TASK STATEMENT:
Write out, word for word, the part of the passage on recovering amounts under s 139ZQ below that runs between "It is apparent" and "by Subdiv J.", inclusive.

TEXT SECTION:
-- start --

It is apparent from the reference in the opening words of s 139ZQ(1) to
those provisions as rendering transactions void under
Div 3 of Pt VI
of the Act, that questions of the accuracy of particular valuations may be
presented by Subdiv J.
Section 139ZQ(8) makes allowance for this by using
the phrase "recoverable ... as a debt", stating:
"An amount payable by a person to the trustee under this section is recoverable
by the trustee as a debt by action against the person
in a court of competent
jurisdiction."
The provision requires treatment as a liquidated sum of an amount claimed by the
trustee as being equal to the value received. In
that sense it represents an
adaptation and extension of the rule in Shepherd v
Hills[21]
respecting statutory obligations to pay money and recovery on a liquidated
claim.
- The
scheme of Subdiv J encourages the saving of costs by, on the one hand,
compliance with the notice by the transfer to the
trustee of property in respect
of the value of which the notice requires payment (s 139ZQ(7)) and on the
other, by the revocation
or amendment of notices to accommodate a settlement
(s 139ZQ(4)).
- But
s 139ZS does not provide the means for the determination of a dispute, not
as to the engagement of the avoidance provision,
here s 120, but as to the
amount payment of which is required by the notice. Such disputes are to be
resolved in proceedings to
recover the debt or enforce the charge.
- In
an action by the Trustee to recover that amount as a debt, the appellant would
be at liberty to establish such matters of fact,
from which the liability was
alleged to arise, as were
disputed[22].
The same would be so in any action to restrain the exercise of the power of sale
conferred by s 139ZR(6).
- There
remains for consideration s 139ZT. This revives the spectre of
imprisonment for failure to pay a debt, namely the amount
payment of which is
required by the notice. But the section should not be construed so as to permit
imprisonment for a period not
exceeding six months for failure or refusal to pay
that which could not have been recovered in full by civil action pursuant to
s 139ZQ(8).

-- end --

[Questions about scenes in images]

-- start --

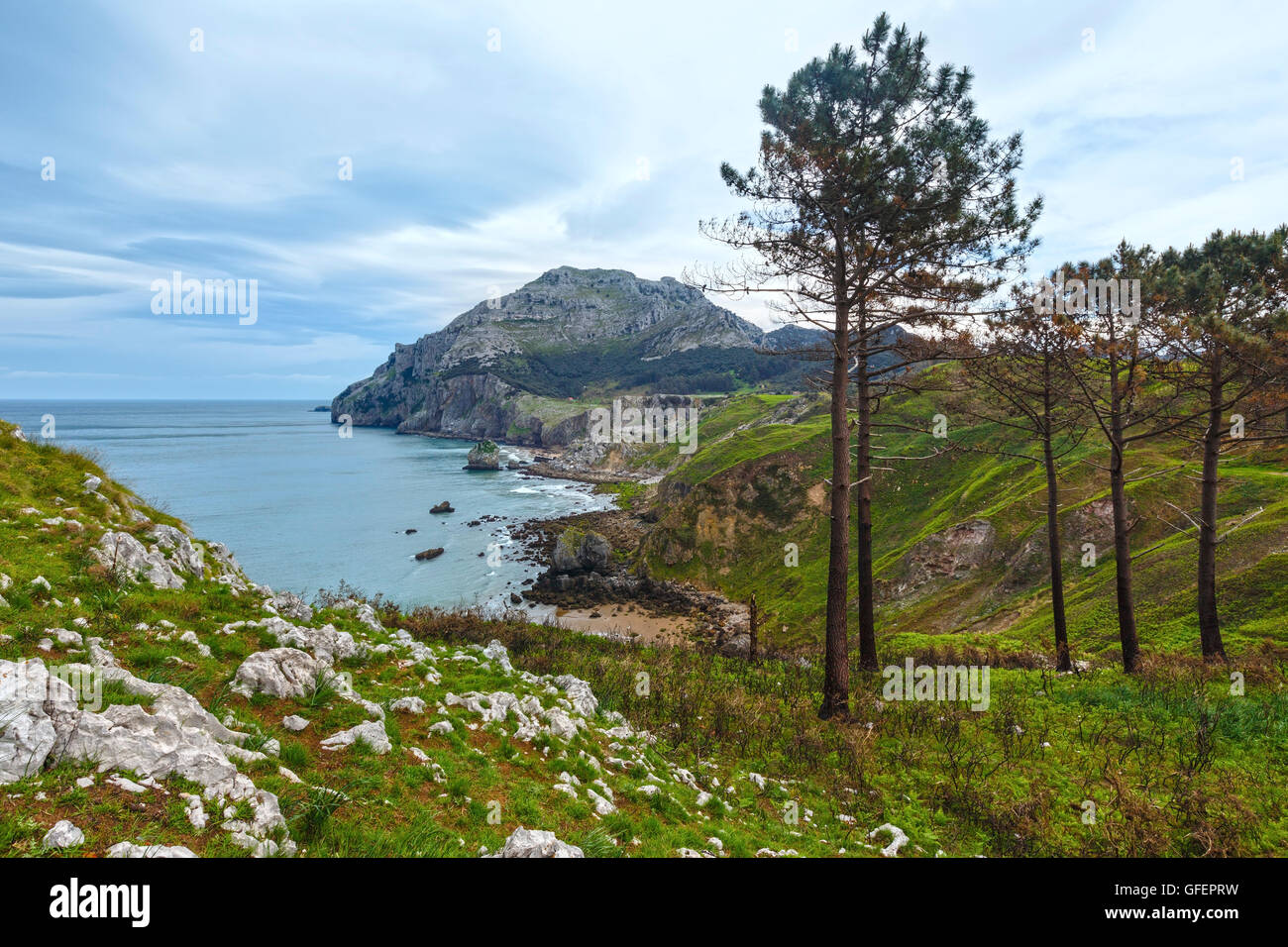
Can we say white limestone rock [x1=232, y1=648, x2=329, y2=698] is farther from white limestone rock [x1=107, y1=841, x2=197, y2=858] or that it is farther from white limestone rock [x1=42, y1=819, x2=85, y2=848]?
white limestone rock [x1=107, y1=841, x2=197, y2=858]

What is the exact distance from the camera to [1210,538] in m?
14.4

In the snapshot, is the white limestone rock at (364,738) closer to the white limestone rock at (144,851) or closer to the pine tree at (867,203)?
the white limestone rock at (144,851)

-- end --

FINAL RESULT:
It is apparent from the reference in the opening words of s 139ZQ(1) to
those provisions as rendering transactions void under
Div 3 of Pt VI
of the Act, that questions of the accuracy of particular valuations may be
presented by Subdiv J.